• Information:
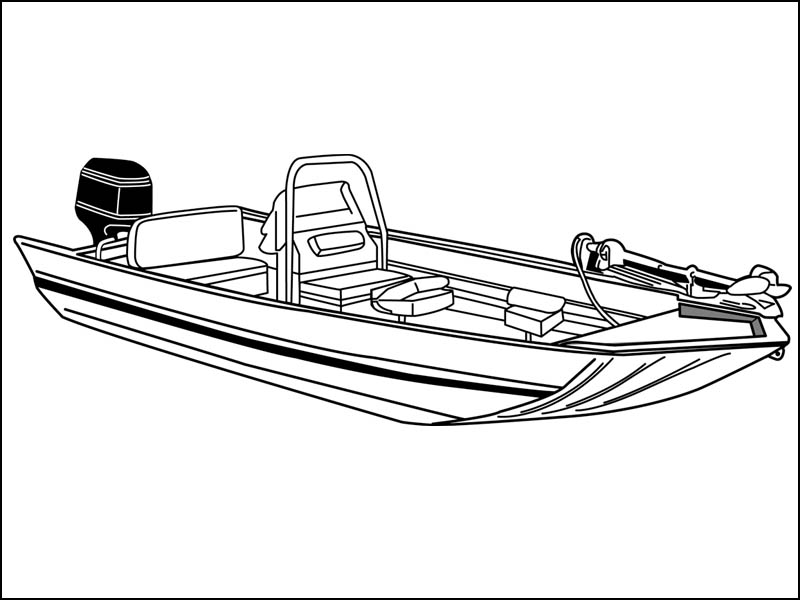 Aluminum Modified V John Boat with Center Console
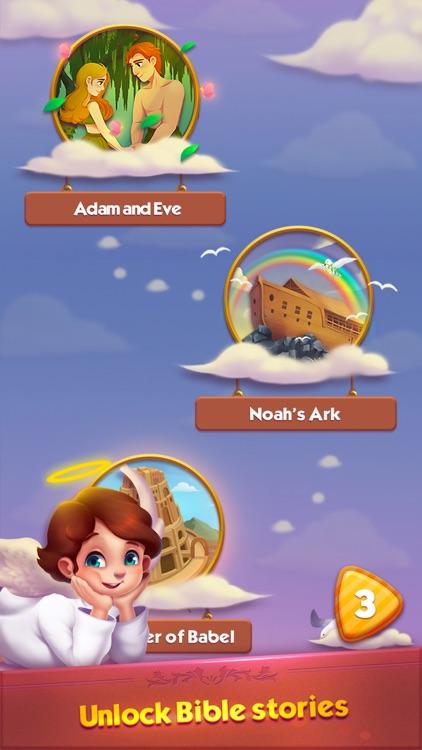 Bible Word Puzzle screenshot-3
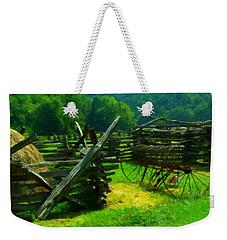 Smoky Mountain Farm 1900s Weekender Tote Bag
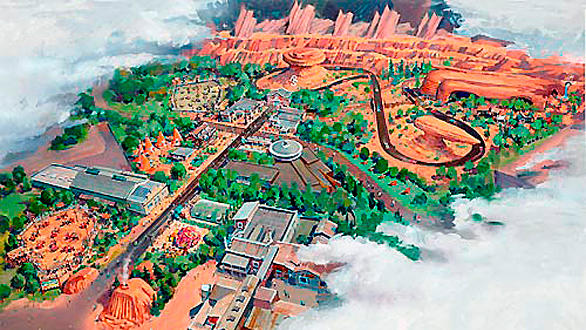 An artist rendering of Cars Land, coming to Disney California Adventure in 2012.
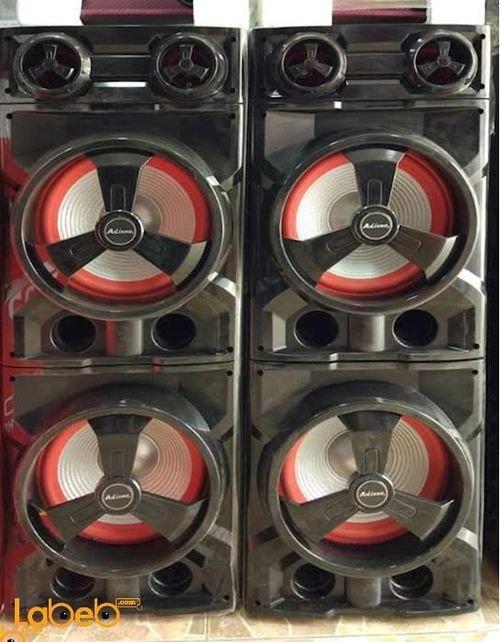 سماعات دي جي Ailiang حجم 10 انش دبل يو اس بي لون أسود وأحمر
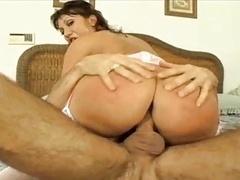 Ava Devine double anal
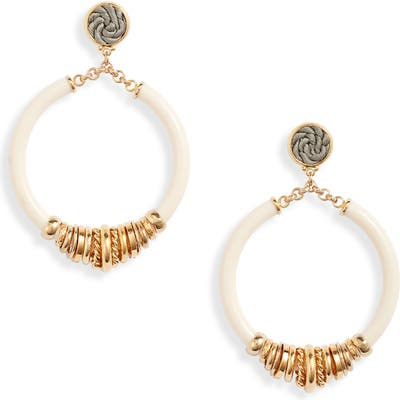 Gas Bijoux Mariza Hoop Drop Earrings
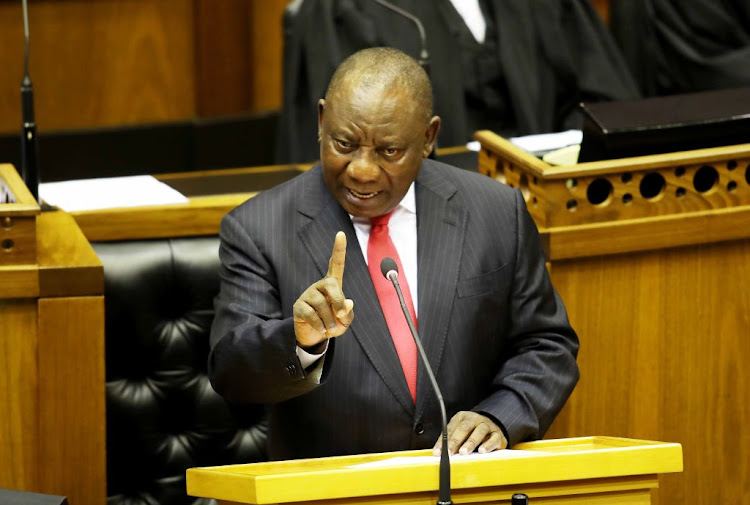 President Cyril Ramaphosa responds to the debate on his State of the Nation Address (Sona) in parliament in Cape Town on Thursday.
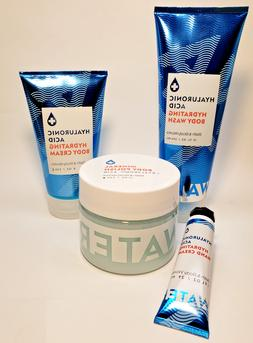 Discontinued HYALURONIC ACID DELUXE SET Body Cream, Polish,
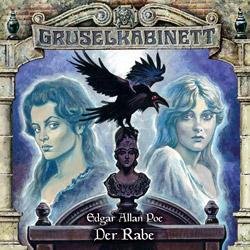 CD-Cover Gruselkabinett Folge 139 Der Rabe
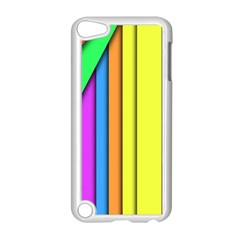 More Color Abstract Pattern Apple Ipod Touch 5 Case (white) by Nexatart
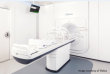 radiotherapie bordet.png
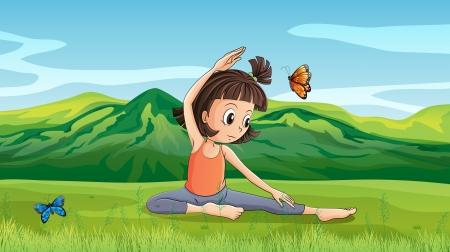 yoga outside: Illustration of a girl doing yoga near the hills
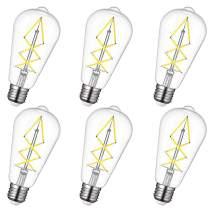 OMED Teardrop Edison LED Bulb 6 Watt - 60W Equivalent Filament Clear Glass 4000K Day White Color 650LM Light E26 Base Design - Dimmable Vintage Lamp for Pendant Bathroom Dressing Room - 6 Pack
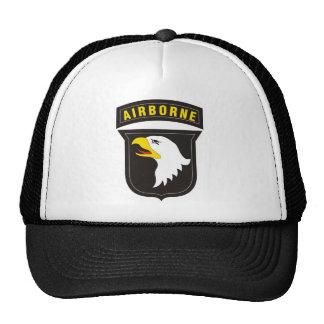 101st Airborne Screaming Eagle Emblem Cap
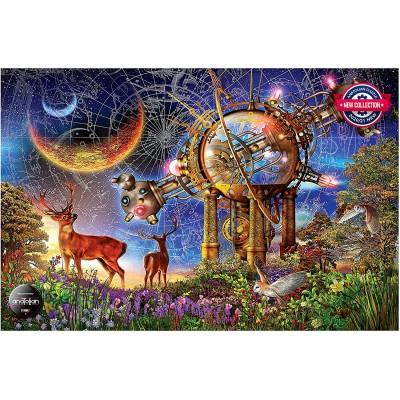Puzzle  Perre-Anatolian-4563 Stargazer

• What is required: Everything from the top line of the data down to and including the line with "President Cyril Ramaphosa" is to be copied, except the pictures.

• Written solution:
 Aluminum Modified V John Boat with Center Console
 Bible Word Puzzle screenshot-3
 Smoky Mountain Farm 1900s Weekender Tote Bag
 An artist rendering of Cars Land, coming to Disney California Adventure in 2012.
 سماعات دي جي Ailiang حجم 10 انش دبل يو اس بي لون أسود وأحمر
 Ava Devine double anal
 Gas Bijoux Mariza Hoop Drop Earrings
 President Cyril Ramaphosa responds to the debate on his State of the Nation Address (Sona) in parliament in Cape Town on Thursday.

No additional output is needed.